(Bloomberg) -- Asia remains a growth favorite for businesses and investors even if tensions between the U.S. and China escalate into a full-blown trade war, according to Singapore’s Economic Development Board.
“Singapore is very fortunate, Asian countries in general are very fortunate because we are in the middle of a growth engine,” Beh Swan Gin, chairman of the EDB, said in an interview with Bloomberg Television’s Haslinda Amin on Tuesday.
“Asia is somewhat insulated from this -- not totally of course -- but it can provide upside that can mitigate some of the downside if indeed there is a major dispute between the U.S. and China,” he said.
The city state is taking stock and planning for the worst after the world’s two biggest economies exchanged blows last week, with U.S. President Donald Trump promising tariffs on $50 billion of Chinese imports on top of steel and aluminum duties. China responded with penalties on $3 billion of U.S. imports.
The two sides are now engaged in negotiations that Beh said could create a “much more level playing field across the world.” He said it’s still too early to say whether the dispute will result in a trade war and businesses that he’s spoken to, as part of the EDB’s role to attract more investment to Singapore, are adopting a “wait-and-see” approach.

Stored data>
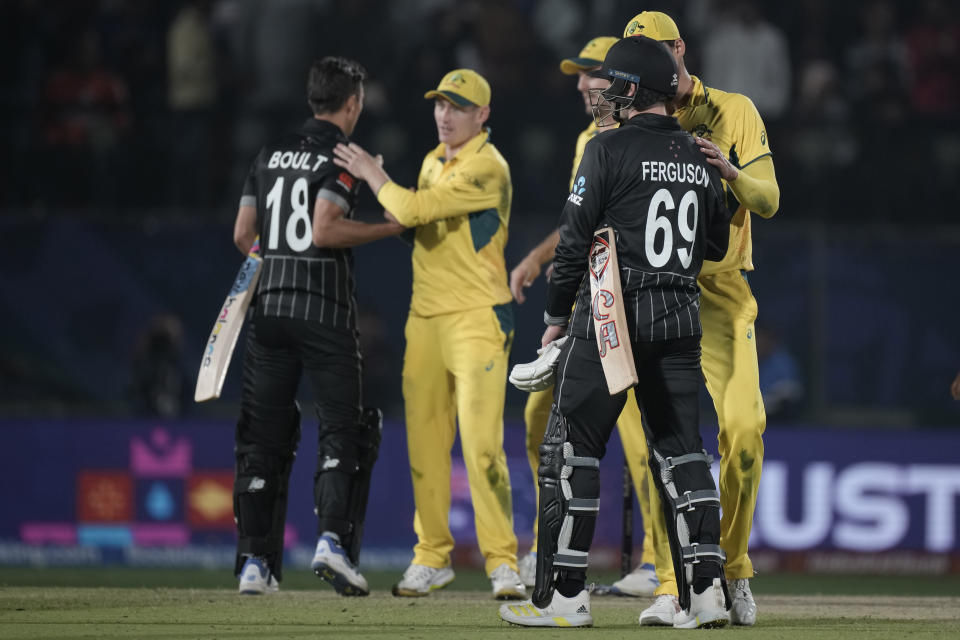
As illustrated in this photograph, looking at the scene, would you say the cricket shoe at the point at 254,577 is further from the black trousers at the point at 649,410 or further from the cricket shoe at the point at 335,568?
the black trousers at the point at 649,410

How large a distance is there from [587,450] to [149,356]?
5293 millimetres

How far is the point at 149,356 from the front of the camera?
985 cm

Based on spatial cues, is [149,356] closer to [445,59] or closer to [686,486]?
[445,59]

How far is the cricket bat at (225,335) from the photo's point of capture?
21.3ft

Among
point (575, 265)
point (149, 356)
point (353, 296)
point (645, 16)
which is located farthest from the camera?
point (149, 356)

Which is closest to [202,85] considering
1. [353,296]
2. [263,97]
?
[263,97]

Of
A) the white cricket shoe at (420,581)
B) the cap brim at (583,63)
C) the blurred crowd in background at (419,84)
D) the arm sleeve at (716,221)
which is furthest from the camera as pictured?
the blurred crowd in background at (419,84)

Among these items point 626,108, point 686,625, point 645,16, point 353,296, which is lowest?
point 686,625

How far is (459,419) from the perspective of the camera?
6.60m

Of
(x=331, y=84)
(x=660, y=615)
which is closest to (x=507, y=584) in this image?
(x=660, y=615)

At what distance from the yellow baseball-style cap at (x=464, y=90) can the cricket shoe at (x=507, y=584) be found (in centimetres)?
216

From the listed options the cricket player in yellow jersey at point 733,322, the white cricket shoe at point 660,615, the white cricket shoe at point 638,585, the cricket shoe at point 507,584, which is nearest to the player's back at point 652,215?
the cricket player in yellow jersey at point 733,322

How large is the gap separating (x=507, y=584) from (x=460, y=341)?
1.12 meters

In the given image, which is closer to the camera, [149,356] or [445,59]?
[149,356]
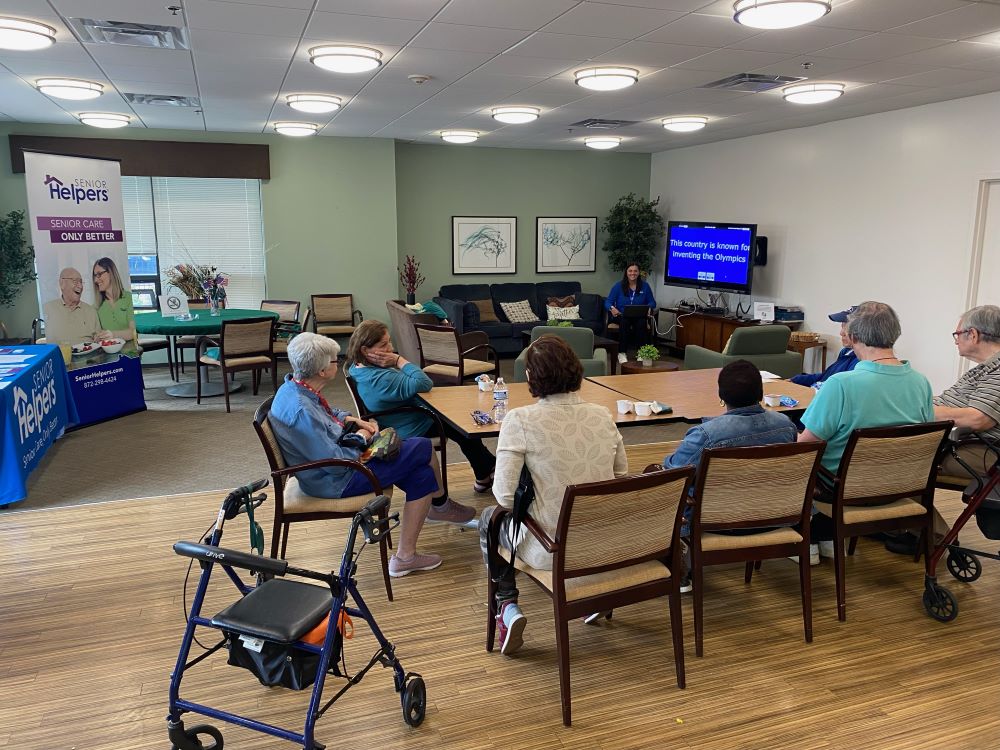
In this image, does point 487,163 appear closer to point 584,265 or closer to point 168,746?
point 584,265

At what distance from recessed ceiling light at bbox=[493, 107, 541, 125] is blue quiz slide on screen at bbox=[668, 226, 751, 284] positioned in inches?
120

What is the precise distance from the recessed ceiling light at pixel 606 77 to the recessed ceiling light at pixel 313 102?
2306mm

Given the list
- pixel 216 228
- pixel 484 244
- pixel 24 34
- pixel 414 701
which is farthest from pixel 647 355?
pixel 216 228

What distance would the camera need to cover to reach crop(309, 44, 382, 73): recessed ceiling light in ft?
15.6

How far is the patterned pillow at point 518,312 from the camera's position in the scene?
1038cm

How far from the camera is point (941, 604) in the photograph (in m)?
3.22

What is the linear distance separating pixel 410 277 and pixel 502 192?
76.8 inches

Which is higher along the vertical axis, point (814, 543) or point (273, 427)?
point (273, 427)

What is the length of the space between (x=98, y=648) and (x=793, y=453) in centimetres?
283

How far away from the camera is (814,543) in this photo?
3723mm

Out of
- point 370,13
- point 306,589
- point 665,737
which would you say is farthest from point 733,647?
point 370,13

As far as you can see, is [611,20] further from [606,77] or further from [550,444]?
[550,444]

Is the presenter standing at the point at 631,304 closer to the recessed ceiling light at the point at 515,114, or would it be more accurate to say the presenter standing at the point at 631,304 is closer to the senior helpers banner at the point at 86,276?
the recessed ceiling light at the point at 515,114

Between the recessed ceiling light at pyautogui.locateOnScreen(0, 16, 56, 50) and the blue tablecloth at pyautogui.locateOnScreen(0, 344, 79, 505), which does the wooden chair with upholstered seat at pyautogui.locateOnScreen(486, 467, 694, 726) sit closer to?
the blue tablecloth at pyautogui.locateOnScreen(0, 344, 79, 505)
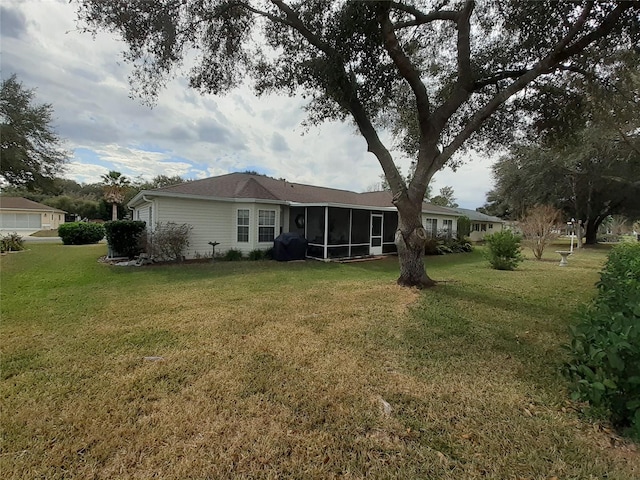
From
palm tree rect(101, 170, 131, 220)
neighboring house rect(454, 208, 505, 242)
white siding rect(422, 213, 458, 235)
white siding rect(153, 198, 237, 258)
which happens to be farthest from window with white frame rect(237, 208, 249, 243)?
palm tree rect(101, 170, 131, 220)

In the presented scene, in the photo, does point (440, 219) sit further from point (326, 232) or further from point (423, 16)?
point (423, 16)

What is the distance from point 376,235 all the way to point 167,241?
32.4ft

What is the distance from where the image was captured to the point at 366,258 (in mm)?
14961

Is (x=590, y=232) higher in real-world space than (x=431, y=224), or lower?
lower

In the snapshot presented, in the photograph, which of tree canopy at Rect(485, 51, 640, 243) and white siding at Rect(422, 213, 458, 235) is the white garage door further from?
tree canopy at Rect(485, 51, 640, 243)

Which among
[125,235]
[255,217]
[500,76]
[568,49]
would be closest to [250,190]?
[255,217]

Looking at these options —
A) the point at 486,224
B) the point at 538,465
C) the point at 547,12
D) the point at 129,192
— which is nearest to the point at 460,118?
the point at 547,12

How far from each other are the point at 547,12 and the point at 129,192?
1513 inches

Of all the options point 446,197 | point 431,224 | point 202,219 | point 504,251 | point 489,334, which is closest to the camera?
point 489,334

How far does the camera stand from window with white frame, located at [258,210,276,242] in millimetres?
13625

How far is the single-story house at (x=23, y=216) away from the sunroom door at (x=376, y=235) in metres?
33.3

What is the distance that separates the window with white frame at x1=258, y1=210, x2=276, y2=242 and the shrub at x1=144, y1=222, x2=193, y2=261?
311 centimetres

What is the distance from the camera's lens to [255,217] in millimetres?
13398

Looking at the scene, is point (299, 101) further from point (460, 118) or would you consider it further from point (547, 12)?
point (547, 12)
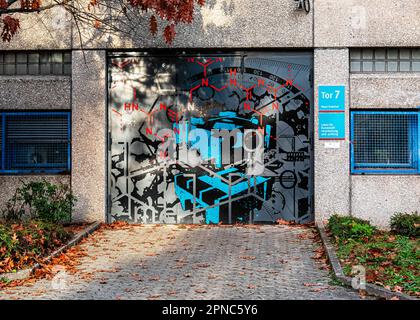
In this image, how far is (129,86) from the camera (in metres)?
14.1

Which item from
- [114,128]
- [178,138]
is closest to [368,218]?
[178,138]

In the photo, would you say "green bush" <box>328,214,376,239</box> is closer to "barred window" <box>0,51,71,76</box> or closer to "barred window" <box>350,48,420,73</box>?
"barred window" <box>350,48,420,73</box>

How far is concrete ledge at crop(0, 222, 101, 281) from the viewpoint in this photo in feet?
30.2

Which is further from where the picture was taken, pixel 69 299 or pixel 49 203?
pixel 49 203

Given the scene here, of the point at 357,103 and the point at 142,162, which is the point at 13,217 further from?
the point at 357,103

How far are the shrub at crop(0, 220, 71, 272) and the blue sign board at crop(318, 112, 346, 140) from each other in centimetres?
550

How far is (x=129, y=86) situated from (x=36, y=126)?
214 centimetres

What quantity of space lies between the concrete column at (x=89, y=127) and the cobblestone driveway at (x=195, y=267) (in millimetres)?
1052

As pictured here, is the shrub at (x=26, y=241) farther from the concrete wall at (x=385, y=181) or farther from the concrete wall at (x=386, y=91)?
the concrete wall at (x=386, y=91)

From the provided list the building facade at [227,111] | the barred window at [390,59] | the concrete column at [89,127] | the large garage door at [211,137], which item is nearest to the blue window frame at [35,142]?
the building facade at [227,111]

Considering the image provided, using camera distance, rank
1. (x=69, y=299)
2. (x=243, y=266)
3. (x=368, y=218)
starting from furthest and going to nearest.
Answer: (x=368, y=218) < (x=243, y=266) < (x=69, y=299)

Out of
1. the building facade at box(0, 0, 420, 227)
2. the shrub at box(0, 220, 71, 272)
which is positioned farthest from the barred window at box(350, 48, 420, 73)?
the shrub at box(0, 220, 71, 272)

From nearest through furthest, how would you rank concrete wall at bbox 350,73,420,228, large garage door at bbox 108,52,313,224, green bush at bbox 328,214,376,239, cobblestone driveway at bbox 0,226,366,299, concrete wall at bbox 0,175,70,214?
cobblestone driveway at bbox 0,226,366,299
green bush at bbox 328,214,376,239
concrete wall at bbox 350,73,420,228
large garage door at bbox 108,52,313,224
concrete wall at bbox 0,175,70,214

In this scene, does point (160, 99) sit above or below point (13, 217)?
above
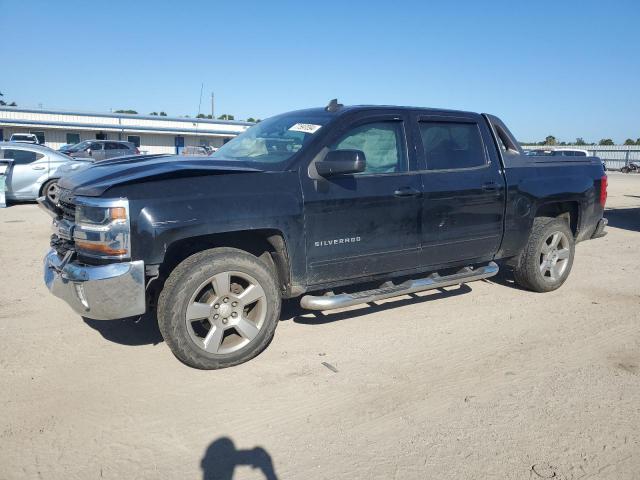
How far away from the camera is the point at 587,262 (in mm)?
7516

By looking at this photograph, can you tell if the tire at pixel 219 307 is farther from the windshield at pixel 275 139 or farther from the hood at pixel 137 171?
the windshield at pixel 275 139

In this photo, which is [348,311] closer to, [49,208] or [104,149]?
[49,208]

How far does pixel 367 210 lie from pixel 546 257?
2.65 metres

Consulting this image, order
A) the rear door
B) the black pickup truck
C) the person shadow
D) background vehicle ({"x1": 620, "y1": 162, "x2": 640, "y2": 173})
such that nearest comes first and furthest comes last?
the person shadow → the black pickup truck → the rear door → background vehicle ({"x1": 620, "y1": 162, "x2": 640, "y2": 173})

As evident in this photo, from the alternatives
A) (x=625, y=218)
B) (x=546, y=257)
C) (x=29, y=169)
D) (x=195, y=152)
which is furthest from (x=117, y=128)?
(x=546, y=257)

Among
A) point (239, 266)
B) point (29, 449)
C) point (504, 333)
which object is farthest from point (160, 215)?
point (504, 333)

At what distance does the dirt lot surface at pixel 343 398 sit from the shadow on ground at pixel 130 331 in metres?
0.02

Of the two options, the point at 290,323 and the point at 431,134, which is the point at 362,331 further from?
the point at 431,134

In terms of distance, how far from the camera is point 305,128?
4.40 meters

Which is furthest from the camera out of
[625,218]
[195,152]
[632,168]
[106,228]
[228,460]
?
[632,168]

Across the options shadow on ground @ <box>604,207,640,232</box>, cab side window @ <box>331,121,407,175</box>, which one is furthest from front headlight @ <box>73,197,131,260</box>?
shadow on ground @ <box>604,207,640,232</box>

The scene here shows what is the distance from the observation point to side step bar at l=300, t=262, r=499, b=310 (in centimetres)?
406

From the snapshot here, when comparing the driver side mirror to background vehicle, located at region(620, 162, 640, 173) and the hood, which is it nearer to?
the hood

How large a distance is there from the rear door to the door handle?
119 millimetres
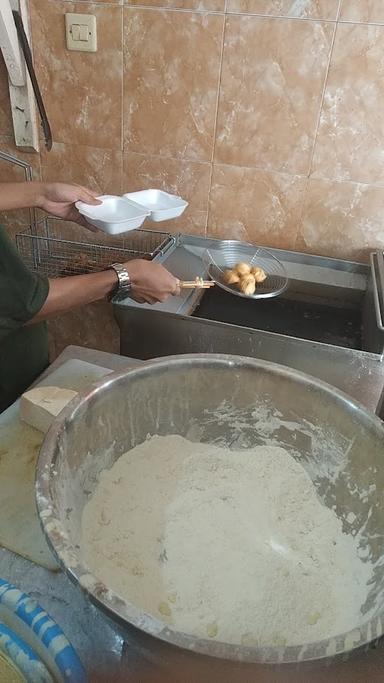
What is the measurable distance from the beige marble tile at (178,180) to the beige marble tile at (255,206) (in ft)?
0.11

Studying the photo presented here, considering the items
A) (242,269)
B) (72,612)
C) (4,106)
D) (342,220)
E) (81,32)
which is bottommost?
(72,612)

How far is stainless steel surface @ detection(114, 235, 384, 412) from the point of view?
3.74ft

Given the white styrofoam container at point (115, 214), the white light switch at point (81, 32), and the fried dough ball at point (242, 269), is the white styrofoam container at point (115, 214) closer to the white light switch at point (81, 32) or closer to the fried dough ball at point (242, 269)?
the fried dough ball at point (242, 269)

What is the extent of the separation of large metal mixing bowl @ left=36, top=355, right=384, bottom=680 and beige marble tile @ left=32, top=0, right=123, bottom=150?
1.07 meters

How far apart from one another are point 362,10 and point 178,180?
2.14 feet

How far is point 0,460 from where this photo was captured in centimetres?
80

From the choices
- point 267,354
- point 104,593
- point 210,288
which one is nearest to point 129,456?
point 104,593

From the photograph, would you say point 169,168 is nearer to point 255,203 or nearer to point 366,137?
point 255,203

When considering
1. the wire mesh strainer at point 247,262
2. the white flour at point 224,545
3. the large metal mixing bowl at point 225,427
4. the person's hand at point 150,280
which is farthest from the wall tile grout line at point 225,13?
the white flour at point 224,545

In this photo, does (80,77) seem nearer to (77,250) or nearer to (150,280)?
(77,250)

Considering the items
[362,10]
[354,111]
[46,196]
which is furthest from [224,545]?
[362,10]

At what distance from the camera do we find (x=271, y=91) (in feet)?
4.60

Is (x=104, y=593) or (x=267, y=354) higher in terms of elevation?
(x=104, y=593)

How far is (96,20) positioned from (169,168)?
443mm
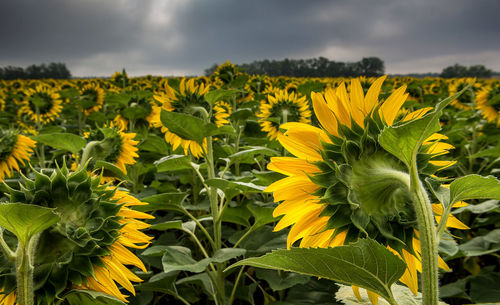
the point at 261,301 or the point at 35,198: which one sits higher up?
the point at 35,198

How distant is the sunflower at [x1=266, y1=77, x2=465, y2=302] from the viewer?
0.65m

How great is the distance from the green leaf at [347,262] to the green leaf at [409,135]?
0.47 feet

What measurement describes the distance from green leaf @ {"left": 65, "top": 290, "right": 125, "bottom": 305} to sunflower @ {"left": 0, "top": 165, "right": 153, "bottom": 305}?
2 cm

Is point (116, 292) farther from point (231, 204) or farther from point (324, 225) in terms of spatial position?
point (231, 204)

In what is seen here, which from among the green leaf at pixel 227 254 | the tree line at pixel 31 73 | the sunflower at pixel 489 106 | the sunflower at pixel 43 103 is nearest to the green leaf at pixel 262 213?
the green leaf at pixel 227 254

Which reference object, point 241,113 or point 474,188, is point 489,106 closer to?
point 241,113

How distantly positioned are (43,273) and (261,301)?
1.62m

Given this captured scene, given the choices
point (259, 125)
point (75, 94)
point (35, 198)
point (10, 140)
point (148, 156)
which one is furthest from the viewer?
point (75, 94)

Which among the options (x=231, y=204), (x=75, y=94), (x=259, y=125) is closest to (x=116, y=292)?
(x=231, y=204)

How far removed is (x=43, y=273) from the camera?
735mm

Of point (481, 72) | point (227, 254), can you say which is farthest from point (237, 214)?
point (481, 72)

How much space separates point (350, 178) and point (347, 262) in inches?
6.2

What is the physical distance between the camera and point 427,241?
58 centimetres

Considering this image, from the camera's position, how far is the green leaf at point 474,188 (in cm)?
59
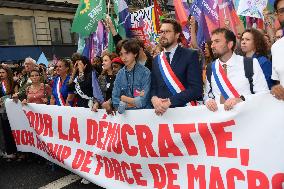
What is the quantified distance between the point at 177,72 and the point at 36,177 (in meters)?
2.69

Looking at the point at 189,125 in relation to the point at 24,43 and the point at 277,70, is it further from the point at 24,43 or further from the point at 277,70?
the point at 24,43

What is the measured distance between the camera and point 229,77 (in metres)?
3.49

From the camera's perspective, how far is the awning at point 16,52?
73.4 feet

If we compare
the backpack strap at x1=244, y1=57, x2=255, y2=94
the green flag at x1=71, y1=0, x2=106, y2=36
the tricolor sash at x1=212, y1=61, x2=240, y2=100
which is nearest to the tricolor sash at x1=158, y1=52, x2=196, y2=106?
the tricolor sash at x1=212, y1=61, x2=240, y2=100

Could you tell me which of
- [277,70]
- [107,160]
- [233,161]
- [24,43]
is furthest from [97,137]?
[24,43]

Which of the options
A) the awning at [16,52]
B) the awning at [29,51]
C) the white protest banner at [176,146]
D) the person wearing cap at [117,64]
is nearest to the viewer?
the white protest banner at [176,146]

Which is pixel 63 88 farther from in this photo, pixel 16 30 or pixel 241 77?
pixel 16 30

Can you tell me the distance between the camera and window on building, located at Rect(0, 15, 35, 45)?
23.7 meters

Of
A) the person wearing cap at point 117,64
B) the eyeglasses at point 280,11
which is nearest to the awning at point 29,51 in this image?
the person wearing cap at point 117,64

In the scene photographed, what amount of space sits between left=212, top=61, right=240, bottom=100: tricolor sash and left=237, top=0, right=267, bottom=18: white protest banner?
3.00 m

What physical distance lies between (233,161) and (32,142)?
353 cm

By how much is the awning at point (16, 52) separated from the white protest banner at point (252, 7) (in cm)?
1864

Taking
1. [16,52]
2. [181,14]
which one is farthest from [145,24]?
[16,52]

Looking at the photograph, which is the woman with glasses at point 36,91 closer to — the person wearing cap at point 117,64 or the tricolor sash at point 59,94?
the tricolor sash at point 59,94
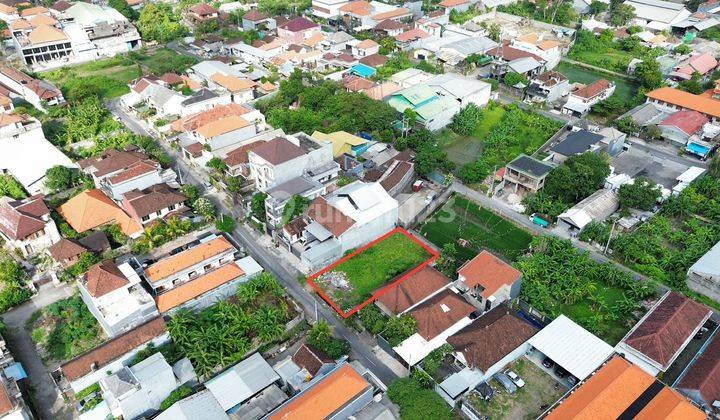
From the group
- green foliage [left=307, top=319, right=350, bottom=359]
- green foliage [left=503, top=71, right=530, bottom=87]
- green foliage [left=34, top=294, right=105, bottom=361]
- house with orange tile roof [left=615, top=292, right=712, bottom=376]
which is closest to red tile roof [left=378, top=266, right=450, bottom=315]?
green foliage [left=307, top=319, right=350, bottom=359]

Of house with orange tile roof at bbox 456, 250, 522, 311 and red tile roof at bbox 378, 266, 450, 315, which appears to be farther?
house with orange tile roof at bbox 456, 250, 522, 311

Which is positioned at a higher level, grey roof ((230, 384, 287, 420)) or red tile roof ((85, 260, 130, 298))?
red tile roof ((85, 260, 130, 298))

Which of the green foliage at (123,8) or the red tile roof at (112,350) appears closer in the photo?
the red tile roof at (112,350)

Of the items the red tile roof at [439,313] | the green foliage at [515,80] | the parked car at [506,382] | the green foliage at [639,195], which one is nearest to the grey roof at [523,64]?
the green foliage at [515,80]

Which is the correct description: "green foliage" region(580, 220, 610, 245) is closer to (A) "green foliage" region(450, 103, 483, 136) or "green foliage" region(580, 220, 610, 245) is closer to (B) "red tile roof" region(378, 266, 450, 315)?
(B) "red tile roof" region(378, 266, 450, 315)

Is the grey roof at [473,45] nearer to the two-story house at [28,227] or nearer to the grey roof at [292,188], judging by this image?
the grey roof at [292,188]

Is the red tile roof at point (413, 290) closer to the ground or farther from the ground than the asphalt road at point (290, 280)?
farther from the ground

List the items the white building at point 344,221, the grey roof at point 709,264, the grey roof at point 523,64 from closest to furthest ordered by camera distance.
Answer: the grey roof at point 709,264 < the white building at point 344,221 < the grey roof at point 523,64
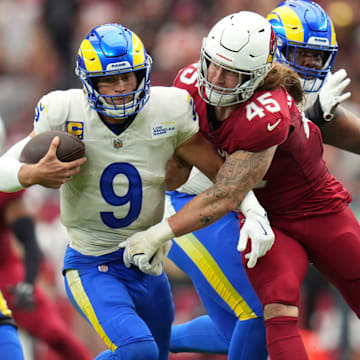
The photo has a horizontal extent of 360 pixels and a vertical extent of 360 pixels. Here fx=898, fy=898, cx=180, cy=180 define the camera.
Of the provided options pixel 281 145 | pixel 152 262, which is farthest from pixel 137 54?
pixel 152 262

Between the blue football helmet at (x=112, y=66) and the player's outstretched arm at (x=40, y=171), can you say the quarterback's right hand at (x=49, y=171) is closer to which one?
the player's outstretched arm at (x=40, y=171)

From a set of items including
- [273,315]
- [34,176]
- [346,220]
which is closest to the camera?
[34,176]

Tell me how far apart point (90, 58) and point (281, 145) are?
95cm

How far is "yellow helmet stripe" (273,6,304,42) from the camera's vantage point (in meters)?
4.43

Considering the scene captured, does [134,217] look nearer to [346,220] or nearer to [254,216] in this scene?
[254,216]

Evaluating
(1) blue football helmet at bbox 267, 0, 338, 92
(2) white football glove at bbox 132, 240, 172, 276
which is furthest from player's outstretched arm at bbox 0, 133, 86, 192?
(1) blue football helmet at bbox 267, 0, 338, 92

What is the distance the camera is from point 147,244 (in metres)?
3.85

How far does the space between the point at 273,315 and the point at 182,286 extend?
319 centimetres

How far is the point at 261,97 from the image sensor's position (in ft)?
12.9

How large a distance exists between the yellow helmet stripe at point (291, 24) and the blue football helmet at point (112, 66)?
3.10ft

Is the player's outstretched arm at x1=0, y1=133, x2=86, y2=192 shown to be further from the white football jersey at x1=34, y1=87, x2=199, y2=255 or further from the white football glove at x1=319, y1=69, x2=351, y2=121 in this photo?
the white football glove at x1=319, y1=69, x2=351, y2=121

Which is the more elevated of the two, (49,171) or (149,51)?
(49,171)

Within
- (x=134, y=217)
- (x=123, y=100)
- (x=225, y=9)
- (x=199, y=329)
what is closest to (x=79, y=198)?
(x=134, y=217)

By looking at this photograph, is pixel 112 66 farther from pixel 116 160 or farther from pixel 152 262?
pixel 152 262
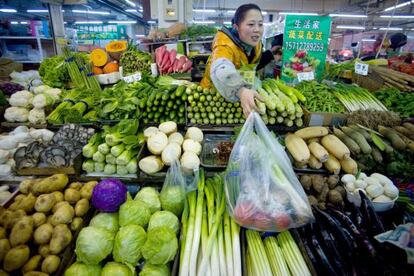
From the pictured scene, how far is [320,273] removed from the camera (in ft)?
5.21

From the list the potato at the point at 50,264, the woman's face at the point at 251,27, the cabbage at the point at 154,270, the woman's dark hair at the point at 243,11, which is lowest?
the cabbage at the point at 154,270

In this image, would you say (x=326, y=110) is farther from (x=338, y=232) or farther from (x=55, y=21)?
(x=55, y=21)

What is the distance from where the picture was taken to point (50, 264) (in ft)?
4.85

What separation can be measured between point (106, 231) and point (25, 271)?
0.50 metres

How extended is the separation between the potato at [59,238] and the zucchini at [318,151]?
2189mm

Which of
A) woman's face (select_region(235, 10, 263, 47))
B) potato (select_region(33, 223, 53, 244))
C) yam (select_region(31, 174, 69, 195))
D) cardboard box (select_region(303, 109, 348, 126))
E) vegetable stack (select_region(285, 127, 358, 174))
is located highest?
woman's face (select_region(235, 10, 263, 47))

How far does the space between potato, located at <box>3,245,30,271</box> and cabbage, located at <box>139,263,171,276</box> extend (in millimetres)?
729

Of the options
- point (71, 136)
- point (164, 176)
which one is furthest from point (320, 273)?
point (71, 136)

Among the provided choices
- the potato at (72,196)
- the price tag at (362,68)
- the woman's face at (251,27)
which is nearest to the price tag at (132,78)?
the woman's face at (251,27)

Goal of the exercise> Continue the news article on Singapore's view of Asia amid U.S.-China trade tensions, starting after its last sentence.

Response for this exercise>
For Singapore, a deterioration in those talks could imperil an already more tempered growth path for 2018 after strong global trade last year propelled the economy to its fastest pace of expansion since 2013.
The city state is dependent on trade, amounting to 212 percent of its gross domestic product as of 2016, according to World Bank data. That compares with a world average of 42 percent. China is Singapore’s top goods trading partner, with a 14.2 percent share, while the U.S. is the fourth-biggest at 8.3 percent.
Beh sees reasons around the region to remain upbeat: growing demand in China, Southeast Asia and in India. Japan, Australia and New Zealand remain solidly pro-trade, he said, helping to accelerate regional trade deals such as the Comprehensive and Progressive Agreement for Trans-Pacific Partnership that was signed March 8.
Beh said the rising trade frictions should be seen in the context of the U.S.’s different approach in dealing with disputes.
“We’re all talking about escalating tensions, indeed, but it’s part of the negotiations,” he said. “And there’s no question that the current approach by the White House is one where they’re prepared to raise the stakes in the negotiating stance, and it’s much more played up in the public than it used to be, but that’s a matter of style.”
While the U.S. and China do battle on the trade field, Singapore is seeing a gradual broadening out of manufacturing gains it enjoyed in 2017. And while certain areas of Singapore’s economy might see tougher competition overseas, that’s more a long-term story of globalization than a response to trade-war tension, Beh said.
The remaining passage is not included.